## Start TEXT PROVIDED

Bitcoin clients obtain consensus on what transactions have occurred by building a blockchain where basically, the longest chain that meets the requirements set by the difficulty and other hardcoded client demands is the "winning" blockchain.

So, start with 51% of mining power, which is the first requirement.

Next, pick the transaction to erase and count up the number of blocks that are "on top" of that. Each block represents some realized investment from the continued expense of hash-power. Those will have to go as well; if we wanted to erase a transaction, it's best to have made up our minds as soon as possible to do it, since the longer that passes, the harder it will be to convince everyone who's minted a block since then to part with it. But we started with already having convinced more than 50% of everyone, so let's ignore that difficulty. Still, in reality it's just that much harder every day.

If the "hot wallet" private keys are not in our hands, we can't just "give" the seized bitcoins to someone else. They are currently protected with a cryptographic signature that says "these are mine, spend them to the FBI." With DPR's hot-wallet keys, either stolen from the FBI or obtained from a backup owned by DPR, having erased the transaction we can now spend them somewhere else.

But now we've also erased all of the _other_ transactions that have happened since then. We will want to read those out of the now defunct chain and put them back into new blocks as soon as possible, too.

(Won't we? Fortunately we don't all have to agree about the validity of those transactions, as long as 51% haven't also conspired to block some of them, we still have the signatures and they can be re-broadcasted to the network and again eventually make it into the winning chain. But for a window of time, there's now a chance that those coins are spent another way too.)

Only, that newly continuing chain shows that those timestamped blocks from before the seizure were the last to be generated. Now we're far behind target, of generating 2016 blocks every two weeks. In fact more than 10 days have passed and we have the appearance that no valid blocks have been generated in that time.

We've got some serious catching up to do.

Now we've got a situation where the next difficulty retarget is going to push the difficulty _down_ for the first time in a LONG time, because the two week target has been missed by a longshot. We've either got to find substantial _extra_ hashpower that was not there before (that's probably well over 100% of the network) or otherwise basically convince pretty much everyone to set their clocks back at the same time.

Or we can just let the difficulty plummet. That's another hard sell either way.


Background information: The real awesome part of forfeiture is when the government wants to seize your hotel and sell it because sometimes drug dealers might have used it. http://reason.com/blog/2013/01/28/motel-caswell-owners-defea...

## End TEXT PROVIDED

__AIM A__
Can you rewrite the rows as a numbered list, starting at the line that contains "What is the extent" and ending at the last row, with blank lines left out?

## Start DATA LINES

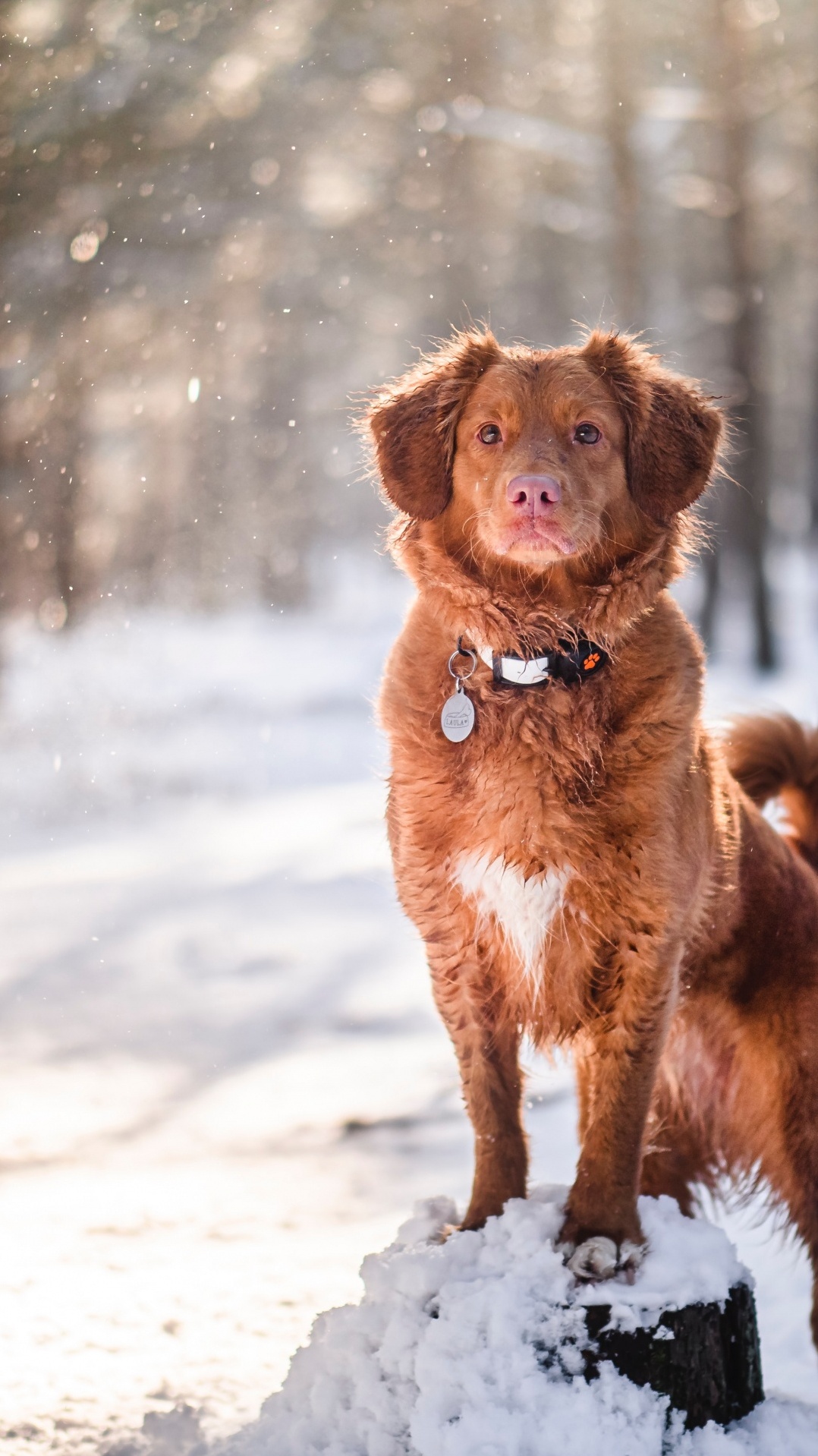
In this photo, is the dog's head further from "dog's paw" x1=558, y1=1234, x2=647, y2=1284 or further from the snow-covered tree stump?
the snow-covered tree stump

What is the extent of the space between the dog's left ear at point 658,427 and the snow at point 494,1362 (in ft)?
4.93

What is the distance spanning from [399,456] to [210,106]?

## End DATA LINES

__AIM B__
From the Bitcoin text:
(i) What share of mining power is the first requirement?
(ii) How many blocks is the network meant to generate every two weeks?
(iii) How many days have passed with no valid blocks appearing to be generated?

__TASK SOLUTION A__
1. What is the extent of the space between the dog's left ear at point 658,427 and the snow at point 494,1362 (in ft)?
2. 4.93
3. What is the distance spanning from [399,456] to [210,106]?

__TASK SOLUTION B__
(i) 51%
(ii) 2016
(iii) More than 10